You create enums by subclassing Enum, and you set members by defining class attributes. You can also create them programmatically, like Enum('Colour', 'RED BLUE GREEN'). Add a module=__name__ if you want to pickle them.

Programmatic access

Enums are so weird. You can retrieve enum members by name with MyEnum.NAME or MyEnum["NAME"], and you can retrieve them by value with MyEnum(VALUE). If a value occurs multiple times, you just get the first one, because all later ones are actually just aliases to the first member with their value.

Comparison

You should compare enum members by identity with is and is not, though use of equality comparison is also supported. Only IntEnum members can return True when comparing to something other than an enum member. Enums are usually not ordered – check the docs to see how to implement an OrderedEnum base class.

Notes

Enums are extremely weird when you think in normal Python classes, which is mostly due to their custom metaclass.
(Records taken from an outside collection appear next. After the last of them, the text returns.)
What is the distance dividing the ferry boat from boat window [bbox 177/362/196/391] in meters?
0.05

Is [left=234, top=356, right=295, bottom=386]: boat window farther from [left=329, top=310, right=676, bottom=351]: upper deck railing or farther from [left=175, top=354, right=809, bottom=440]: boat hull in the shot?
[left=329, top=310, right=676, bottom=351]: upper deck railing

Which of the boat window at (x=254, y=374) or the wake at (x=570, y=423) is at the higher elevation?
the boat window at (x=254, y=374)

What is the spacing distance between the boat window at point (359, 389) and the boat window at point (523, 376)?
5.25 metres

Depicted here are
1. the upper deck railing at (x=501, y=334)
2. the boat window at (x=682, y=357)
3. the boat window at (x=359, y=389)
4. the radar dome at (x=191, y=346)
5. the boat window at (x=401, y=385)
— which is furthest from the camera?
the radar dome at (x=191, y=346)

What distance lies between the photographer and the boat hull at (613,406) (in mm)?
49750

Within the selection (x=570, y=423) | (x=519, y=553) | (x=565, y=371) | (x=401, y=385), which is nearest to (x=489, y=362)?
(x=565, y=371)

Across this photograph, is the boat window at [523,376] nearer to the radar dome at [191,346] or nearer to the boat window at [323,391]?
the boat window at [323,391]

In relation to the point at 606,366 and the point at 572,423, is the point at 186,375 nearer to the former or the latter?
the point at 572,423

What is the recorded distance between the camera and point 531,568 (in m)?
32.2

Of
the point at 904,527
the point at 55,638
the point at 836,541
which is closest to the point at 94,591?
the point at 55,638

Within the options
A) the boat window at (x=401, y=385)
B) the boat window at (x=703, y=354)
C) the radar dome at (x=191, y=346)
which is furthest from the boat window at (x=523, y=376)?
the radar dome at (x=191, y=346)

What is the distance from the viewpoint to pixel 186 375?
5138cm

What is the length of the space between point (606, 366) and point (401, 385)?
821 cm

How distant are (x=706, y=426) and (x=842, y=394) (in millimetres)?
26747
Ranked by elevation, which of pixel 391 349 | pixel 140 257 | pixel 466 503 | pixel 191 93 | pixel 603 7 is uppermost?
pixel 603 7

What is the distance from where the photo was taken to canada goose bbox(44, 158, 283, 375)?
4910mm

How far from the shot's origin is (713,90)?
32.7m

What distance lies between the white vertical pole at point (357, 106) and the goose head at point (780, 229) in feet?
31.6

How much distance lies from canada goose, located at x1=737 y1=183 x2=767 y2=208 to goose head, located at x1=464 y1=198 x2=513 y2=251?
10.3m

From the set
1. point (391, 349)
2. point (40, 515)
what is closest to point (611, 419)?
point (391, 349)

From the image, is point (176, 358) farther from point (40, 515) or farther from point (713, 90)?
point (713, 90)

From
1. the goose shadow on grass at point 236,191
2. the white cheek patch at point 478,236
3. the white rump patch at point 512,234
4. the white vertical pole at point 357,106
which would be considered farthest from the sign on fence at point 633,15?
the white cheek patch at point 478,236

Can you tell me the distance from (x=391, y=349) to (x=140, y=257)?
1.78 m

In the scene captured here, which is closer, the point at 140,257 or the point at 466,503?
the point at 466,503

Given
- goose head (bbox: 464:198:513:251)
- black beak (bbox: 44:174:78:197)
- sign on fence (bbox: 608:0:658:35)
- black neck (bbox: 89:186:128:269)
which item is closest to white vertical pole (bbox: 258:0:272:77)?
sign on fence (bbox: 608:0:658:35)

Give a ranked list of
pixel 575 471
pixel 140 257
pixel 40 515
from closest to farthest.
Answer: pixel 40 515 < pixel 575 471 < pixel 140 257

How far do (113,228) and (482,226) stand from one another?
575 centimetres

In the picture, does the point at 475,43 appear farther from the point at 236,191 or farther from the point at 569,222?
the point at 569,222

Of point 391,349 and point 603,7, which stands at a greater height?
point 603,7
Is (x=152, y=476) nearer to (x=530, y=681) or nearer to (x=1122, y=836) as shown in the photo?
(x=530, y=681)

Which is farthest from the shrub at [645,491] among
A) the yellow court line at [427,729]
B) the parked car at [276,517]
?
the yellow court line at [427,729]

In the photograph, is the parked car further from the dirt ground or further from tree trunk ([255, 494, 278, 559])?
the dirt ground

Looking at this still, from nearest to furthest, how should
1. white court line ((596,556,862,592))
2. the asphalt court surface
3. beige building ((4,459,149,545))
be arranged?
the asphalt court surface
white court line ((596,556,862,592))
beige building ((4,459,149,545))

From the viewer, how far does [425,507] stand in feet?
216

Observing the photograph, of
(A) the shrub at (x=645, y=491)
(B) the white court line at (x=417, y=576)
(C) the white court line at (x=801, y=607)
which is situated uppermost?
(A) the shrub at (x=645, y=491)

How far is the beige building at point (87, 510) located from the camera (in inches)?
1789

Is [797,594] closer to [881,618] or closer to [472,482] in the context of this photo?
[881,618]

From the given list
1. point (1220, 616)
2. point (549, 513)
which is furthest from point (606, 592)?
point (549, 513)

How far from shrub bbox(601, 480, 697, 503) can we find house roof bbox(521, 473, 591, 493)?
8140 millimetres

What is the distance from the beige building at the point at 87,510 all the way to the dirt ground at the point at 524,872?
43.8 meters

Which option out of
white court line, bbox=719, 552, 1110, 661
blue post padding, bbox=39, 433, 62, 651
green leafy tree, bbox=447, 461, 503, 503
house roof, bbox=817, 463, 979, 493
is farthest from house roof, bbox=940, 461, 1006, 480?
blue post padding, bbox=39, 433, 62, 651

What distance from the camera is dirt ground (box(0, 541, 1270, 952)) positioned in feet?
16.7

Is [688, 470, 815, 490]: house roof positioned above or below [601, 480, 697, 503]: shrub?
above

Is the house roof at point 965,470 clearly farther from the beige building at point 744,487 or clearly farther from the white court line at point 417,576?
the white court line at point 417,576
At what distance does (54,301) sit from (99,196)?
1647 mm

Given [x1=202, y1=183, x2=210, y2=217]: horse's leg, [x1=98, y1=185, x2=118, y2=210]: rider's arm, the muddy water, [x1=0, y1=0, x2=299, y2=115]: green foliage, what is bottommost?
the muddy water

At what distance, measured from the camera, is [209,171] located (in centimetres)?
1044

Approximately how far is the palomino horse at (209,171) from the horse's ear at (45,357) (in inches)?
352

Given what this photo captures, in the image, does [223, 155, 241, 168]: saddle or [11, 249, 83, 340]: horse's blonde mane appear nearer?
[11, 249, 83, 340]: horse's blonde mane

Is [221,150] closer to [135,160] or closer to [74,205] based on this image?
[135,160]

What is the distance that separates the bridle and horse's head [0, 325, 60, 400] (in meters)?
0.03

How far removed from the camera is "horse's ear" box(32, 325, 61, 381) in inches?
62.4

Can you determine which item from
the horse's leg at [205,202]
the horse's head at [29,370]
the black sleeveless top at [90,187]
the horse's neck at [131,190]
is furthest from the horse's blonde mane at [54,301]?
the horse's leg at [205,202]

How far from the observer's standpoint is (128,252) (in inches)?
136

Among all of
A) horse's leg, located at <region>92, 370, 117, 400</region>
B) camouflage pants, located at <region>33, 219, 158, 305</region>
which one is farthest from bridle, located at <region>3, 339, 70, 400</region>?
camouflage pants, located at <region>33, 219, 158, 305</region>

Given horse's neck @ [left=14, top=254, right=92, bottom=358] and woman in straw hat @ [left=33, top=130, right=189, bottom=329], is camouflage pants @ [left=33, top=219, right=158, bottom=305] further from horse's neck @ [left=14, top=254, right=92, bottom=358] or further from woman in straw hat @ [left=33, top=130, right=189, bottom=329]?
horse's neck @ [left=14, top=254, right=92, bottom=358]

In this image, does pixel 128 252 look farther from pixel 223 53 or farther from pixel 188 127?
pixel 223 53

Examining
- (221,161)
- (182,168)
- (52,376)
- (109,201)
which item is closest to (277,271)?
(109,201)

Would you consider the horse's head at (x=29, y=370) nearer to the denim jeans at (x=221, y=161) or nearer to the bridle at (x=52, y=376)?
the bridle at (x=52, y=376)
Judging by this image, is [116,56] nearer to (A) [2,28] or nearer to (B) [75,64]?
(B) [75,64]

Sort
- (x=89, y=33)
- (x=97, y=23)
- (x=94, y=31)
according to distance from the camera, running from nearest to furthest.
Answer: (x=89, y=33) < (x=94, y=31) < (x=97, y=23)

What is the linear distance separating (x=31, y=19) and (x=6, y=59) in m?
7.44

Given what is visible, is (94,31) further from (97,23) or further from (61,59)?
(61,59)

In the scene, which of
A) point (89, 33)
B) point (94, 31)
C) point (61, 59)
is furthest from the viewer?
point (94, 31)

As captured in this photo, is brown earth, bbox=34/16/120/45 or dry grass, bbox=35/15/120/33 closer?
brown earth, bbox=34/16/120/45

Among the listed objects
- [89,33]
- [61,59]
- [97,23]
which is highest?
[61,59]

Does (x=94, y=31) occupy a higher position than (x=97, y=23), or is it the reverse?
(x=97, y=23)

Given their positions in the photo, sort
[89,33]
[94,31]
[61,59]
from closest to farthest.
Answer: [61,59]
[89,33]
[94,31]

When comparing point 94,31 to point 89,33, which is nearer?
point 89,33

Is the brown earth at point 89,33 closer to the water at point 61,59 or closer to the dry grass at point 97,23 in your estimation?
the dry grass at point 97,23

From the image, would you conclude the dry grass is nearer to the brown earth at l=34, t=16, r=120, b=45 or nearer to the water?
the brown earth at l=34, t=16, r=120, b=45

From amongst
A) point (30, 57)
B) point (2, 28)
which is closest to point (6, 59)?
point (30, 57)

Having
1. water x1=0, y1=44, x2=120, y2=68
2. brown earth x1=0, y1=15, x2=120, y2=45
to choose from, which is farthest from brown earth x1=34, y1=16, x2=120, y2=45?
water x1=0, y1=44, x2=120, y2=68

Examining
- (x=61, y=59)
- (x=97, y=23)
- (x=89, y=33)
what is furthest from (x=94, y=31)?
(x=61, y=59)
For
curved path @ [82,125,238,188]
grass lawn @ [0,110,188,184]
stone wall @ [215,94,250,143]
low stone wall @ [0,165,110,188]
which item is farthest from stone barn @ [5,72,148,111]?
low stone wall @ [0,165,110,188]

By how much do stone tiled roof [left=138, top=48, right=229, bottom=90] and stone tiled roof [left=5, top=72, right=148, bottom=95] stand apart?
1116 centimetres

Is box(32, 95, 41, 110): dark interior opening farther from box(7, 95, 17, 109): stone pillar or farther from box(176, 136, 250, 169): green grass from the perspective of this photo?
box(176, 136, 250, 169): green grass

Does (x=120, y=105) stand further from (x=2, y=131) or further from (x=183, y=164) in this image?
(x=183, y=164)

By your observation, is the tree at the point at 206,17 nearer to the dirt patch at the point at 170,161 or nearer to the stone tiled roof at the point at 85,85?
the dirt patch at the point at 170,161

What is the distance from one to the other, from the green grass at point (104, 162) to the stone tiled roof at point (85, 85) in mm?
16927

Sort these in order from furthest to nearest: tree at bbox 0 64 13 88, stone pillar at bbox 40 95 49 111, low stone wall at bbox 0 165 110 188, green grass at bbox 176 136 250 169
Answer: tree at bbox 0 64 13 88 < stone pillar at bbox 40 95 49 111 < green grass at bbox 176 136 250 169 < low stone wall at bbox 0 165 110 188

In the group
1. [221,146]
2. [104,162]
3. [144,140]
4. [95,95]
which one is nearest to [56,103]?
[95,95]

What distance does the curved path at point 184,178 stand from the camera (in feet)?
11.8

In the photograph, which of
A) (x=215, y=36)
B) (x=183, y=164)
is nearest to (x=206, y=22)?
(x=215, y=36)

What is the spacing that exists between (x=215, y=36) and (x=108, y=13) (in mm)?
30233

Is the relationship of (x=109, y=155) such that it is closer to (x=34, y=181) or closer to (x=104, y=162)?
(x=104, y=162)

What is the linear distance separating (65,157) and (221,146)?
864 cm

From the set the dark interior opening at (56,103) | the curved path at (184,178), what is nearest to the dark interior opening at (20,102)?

Members are somewhat like instances, except that they are singletons.

graphlib

graphlib implements TopologicalSorter, a handy sorting and iterating class for hashable node elements. In topological sort, elements are connected by directed edges. The linear sort order guarantees that of two connected nodes, the originating node comes before the other in the sorted list. A complete topological ordering is only possible in acyclic graphs.